Dispatched just before the end of the shift for yet another “Problem Breathing” call. Reading through the comments in the computer entry wasn’t very enlightening. In fact, it wasn’t enlightening at all. We arrived to find the fire department first responders and a BLS ambulance on scene. The fire fighters were leaving as we entered and one of them told us that the patient was diaphoretic and cyanotic. They had given her some Oxygen and she “looked better”.
She must have looked like hell before, because when we first laid eyes on her she looked like she was dying. Probably because she was. He skin was cold. Her skin was wet. Her skin was pale. She was using every erg of her energy just to breath, she couldn’t spare any to answer my dumb questions or to even look at me when I called her name.
“We’re going to need to intubate her.”, opined my partner.
Ever the optimist I suggested maybe CPAP would do, but he was a bit, shall we say, skeptical.
He got a blood pressure, which was high enough for me to give her a double spray of Nitroglycerin. After that we decided everything else could wait until we got to the ambulance which was just outside the door of the house. At least she lived on the first floor of a house and not the upper floor of an apartment building.
Even though I didn’t think she could hear me, I told her what we were doing. My partner went out to the ambulance to set up to intubate her and I helped the BLS guys move her outside and put her on a stretcher.
In the ambulance my partner put in an oral airway and started to ventilate the patient with a BVM. I set about starting an IV and putting on the monitoring equipment. He waited until I had the IV in place, just in the event that we were going to need medications to effecuate the intubation.
As he ventilated the patient, using BLS methods, the patients numbers started to improve on the monitor. Heart rate slowed a bit, oxygen saturation improved, ETCO2 looked good. Oh, and her skin went from that lousy pale damp look to being kind of rosy in the cheeks.
“OK, I’m going in.”, he told me. “Right.”, I replied since I had nothing else to say.
He opened her jaw, just as every paramedic has been taught and then inserted the blade of the laryngoscope to get a look at her airway.
Then the patient did the damnedest thing.
She woke up. Remember we had been calling her name and talking to her all along, but with no response.
She reached up with both hands and pushed my partners hands away from her face.
We were a bit surprised.

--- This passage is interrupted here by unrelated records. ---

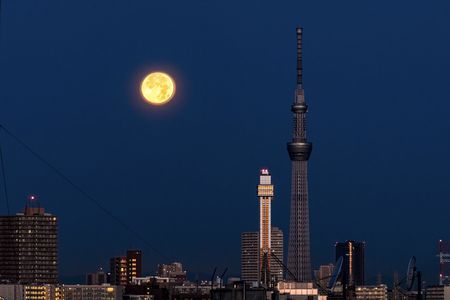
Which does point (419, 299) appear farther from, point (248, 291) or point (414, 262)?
point (414, 262)

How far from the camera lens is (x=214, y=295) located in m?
70.4

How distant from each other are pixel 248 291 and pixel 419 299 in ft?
97.6

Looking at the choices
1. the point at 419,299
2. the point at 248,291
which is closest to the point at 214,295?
the point at 248,291

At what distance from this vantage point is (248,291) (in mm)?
71000

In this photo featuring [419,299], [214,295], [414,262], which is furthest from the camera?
[414,262]

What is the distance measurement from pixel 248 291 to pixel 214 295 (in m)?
1.81

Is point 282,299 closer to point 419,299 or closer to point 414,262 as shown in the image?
point 414,262

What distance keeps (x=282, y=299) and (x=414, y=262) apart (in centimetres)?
1403

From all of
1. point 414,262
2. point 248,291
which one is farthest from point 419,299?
point 414,262

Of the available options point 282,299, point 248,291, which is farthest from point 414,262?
point 248,291

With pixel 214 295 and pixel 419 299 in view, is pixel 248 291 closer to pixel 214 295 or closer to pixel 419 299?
pixel 214 295

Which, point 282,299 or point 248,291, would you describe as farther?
point 282,299

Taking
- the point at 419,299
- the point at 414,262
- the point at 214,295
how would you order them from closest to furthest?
1. the point at 214,295
2. the point at 419,299
3. the point at 414,262

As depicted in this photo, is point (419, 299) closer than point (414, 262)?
Yes
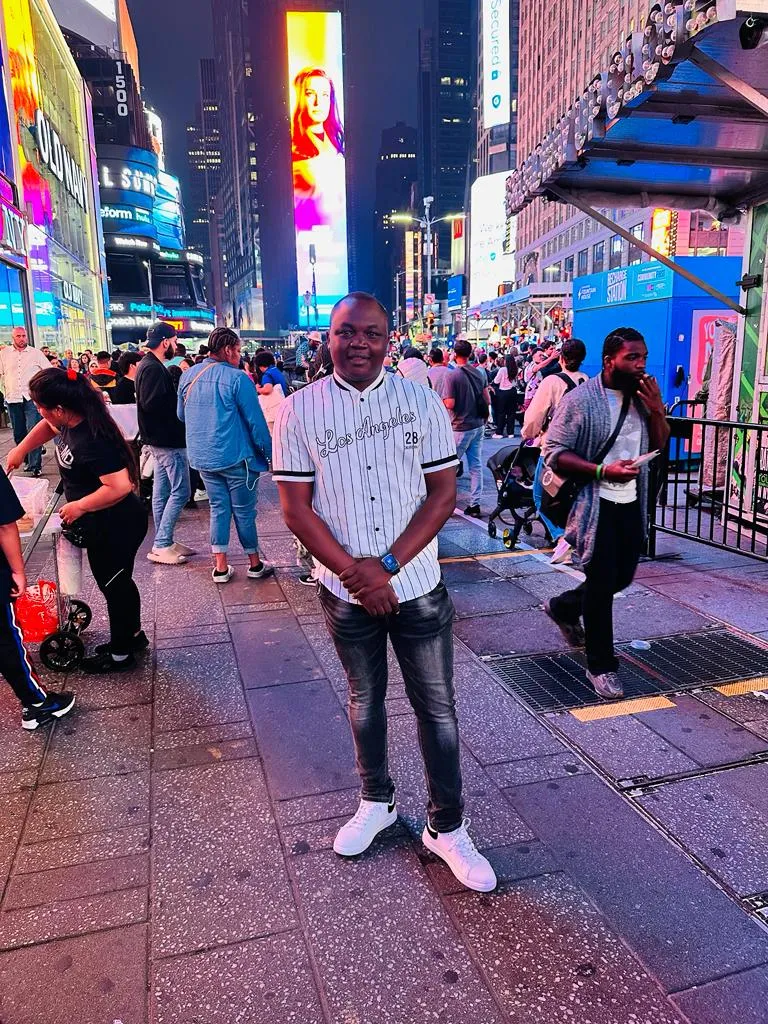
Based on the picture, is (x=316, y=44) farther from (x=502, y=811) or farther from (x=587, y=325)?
(x=502, y=811)

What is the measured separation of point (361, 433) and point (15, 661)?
2481mm

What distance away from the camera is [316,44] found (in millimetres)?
132750

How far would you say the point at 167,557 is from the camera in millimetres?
7195

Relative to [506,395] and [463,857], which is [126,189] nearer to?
[506,395]

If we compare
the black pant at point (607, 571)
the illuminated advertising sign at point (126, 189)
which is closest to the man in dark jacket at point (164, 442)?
the black pant at point (607, 571)

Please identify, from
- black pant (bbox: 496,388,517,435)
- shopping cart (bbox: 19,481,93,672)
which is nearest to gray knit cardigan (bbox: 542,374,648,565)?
shopping cart (bbox: 19,481,93,672)

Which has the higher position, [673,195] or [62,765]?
[673,195]

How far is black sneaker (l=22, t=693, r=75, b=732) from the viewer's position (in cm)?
396

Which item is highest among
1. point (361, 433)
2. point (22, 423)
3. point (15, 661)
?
point (361, 433)

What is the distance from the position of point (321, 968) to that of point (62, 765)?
6.21 ft

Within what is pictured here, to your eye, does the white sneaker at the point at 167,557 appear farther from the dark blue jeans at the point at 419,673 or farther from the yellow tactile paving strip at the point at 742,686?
the yellow tactile paving strip at the point at 742,686

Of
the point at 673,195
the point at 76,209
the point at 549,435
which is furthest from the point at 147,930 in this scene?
the point at 76,209

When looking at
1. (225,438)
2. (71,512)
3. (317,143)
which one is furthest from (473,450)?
(317,143)

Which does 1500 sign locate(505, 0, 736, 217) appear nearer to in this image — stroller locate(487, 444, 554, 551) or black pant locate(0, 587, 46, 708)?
stroller locate(487, 444, 554, 551)
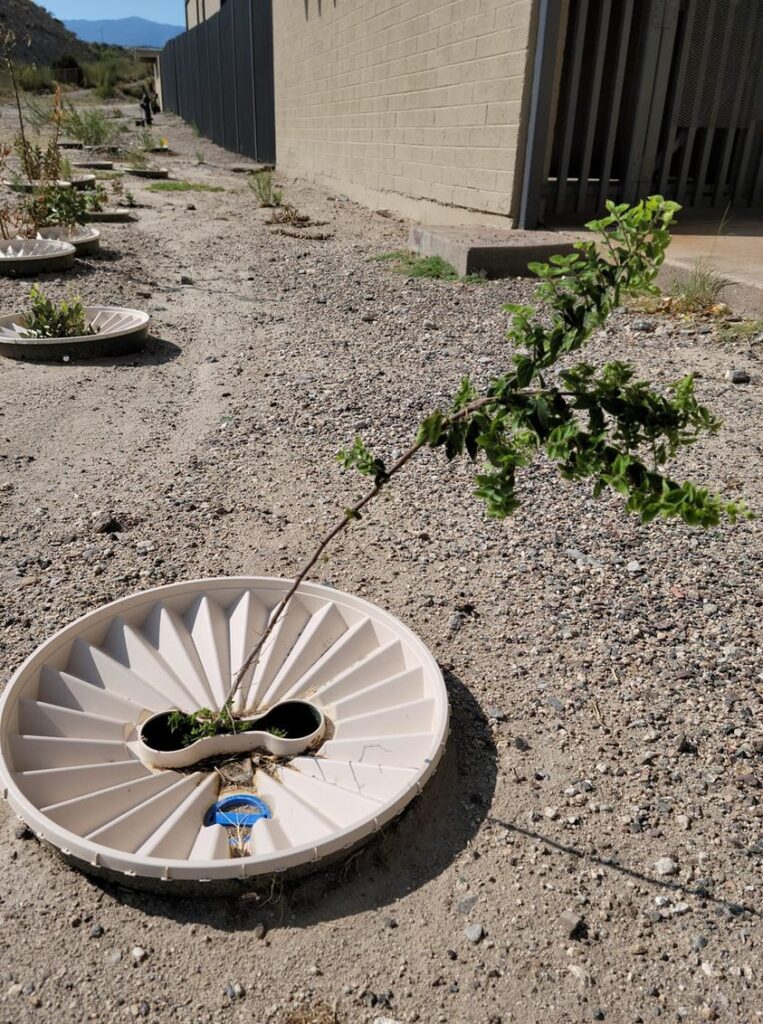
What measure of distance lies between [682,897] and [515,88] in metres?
6.26

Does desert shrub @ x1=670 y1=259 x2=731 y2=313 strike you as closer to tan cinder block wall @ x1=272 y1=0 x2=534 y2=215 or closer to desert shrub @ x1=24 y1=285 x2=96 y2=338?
tan cinder block wall @ x1=272 y1=0 x2=534 y2=215

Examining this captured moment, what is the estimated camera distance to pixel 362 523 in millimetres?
3025

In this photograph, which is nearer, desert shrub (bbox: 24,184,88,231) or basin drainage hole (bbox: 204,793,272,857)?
basin drainage hole (bbox: 204,793,272,857)

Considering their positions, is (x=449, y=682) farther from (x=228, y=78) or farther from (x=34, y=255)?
(x=228, y=78)

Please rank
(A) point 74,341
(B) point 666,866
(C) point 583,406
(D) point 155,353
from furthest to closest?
(D) point 155,353 < (A) point 74,341 < (B) point 666,866 < (C) point 583,406

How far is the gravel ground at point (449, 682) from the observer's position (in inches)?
58.9

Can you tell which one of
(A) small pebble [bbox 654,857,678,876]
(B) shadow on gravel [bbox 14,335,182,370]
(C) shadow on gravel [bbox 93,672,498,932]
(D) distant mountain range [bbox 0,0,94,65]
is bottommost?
(C) shadow on gravel [bbox 93,672,498,932]

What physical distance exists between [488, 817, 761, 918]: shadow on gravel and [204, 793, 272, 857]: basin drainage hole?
53 centimetres

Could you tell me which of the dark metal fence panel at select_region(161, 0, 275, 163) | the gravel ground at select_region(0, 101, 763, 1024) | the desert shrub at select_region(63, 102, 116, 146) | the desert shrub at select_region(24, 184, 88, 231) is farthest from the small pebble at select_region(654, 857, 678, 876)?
the desert shrub at select_region(63, 102, 116, 146)

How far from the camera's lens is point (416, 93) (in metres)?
8.22

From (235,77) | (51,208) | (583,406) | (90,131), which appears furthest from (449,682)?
(235,77)

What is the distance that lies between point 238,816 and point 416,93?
8.11 metres

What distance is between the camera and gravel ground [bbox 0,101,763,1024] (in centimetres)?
150

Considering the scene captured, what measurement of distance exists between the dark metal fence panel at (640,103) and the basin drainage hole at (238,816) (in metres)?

Which is an understatment.
“Christianna*, can you hear me?”, I asked.
“Yes.”, came the reply.
And so intubation came off the table to and we went back to Plan A, which was CPAP.
Before we applied the mask, I asked a few questions and she answered appropriately. Then the CPAP went on and the conversation stopped.

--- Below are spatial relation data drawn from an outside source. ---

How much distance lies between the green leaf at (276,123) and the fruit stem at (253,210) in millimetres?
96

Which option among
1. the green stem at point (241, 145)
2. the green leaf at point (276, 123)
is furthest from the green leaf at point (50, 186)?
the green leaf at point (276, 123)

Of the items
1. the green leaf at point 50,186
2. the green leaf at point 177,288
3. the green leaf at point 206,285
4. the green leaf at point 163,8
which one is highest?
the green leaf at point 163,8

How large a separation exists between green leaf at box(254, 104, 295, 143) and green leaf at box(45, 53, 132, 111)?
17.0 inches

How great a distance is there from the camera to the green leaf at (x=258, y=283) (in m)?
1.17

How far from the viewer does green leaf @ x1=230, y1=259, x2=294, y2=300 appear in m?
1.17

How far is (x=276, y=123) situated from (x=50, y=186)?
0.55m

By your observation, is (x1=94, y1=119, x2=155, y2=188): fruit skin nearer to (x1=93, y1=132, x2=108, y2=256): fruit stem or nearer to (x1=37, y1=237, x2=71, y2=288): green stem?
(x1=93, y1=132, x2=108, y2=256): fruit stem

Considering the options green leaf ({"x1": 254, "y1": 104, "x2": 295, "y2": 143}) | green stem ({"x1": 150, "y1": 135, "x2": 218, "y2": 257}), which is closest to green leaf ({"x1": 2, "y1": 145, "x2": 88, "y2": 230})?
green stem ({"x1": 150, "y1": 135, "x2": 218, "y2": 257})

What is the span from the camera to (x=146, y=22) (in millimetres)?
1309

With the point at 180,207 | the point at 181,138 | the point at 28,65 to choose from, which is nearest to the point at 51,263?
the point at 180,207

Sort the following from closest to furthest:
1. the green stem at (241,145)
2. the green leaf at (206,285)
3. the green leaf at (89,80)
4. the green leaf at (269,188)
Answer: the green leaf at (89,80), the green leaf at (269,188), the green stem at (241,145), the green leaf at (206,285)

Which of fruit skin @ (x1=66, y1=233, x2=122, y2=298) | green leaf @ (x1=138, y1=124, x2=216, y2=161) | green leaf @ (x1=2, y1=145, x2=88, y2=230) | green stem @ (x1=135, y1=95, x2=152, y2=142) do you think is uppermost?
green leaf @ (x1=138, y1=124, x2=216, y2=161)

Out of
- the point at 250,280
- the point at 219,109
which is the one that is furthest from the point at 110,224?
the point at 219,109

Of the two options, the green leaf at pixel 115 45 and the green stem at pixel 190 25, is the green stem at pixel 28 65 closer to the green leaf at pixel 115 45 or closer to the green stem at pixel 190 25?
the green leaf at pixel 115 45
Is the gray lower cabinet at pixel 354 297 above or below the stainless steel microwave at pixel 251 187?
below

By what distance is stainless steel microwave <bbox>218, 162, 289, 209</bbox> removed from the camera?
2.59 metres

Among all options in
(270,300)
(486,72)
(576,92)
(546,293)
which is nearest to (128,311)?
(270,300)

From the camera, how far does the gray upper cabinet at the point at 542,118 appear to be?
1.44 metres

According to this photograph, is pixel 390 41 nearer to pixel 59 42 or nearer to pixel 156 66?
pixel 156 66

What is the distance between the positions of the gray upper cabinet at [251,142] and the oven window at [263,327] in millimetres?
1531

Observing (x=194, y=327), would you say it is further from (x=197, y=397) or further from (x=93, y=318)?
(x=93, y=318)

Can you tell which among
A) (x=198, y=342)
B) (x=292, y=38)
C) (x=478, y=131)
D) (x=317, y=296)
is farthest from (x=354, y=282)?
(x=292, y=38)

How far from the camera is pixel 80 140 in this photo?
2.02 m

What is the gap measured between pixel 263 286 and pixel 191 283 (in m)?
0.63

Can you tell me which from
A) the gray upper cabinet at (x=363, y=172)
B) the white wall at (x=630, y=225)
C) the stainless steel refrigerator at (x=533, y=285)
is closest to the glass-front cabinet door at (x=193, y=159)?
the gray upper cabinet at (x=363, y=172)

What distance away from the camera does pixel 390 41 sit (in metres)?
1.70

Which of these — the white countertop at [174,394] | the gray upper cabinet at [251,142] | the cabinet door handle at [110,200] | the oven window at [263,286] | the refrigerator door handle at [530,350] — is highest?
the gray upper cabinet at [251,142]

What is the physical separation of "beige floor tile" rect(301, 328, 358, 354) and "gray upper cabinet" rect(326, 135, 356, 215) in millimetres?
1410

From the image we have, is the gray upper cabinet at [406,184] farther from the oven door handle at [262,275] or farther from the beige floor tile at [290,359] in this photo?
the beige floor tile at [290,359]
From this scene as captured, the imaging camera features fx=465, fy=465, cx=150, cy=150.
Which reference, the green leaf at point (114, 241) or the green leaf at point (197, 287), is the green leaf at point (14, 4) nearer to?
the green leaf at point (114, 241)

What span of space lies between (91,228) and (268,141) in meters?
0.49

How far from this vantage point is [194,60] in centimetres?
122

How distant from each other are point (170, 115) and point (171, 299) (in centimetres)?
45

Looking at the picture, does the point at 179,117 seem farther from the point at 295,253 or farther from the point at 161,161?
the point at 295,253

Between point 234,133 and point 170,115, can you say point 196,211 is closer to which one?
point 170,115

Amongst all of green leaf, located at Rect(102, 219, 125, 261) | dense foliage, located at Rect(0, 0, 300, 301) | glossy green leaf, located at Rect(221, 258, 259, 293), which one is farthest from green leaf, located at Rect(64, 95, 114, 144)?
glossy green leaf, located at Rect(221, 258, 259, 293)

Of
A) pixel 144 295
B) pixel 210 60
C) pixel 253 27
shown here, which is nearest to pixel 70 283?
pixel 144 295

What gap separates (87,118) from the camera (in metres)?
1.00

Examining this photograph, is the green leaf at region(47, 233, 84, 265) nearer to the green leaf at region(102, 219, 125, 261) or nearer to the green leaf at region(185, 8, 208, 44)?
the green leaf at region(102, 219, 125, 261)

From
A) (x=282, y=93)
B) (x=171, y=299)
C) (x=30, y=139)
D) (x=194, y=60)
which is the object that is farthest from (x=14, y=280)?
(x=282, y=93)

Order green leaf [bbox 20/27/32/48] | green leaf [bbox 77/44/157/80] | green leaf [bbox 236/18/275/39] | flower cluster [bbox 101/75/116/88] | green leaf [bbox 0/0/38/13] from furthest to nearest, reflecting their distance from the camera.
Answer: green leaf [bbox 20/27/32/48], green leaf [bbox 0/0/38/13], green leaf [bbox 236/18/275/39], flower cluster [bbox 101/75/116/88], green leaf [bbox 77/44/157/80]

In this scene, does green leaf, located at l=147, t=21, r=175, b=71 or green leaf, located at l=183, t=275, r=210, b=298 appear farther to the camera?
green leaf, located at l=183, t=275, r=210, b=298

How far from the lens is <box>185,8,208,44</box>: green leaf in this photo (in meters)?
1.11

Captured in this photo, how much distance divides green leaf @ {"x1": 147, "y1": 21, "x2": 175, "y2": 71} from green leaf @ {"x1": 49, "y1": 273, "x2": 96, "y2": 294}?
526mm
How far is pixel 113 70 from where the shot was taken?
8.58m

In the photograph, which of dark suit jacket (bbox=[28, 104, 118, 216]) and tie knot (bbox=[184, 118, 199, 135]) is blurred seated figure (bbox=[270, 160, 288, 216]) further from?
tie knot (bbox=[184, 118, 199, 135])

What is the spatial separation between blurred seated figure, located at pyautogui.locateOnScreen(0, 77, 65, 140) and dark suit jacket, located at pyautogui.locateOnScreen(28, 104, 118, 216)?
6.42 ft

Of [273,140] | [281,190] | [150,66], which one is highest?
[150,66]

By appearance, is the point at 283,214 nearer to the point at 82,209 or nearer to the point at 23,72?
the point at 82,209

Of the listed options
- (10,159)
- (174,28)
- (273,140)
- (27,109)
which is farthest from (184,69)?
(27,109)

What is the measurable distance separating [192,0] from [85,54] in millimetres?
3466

By the time we got to the hospital, which was not very long, she was sitting up, nodding appropriately to questions, had skin which was warm, dry, and rosy in color. In short, she looked good, especially for someone who had been pretty close to dead 15 minutes ago.
I don’t think the hospital staff completely believed my partner when he gave them the report and told them what had happened. The patient just looked too good.
Life would be so much less complicated if the patients would always act as the textbooks tell us they should. They don’t, which is what makes this job so interesting and at times even challenging.


Were you ever a James Herriott fan? He told the story of a farmer who fainted during an operation. Irked, Herriott slammed down the wrong change at the end of the operation, at which point the farmer awoke and demanded another shilling.
Perhaps “Unless you wake up I’m going to intubate you” should be tried on more unresponsive patients?
Well… I have been known on occasion, when a patient in feigning being unconscious, to say, “I can’t wake this guy up. Get me the largest needle in the kit.” That sometimes works wonders. Along with “Sir, you’re going to feel several needle sticks as I try to start this IV.”
Interesting change in patient’s condition… to say the least!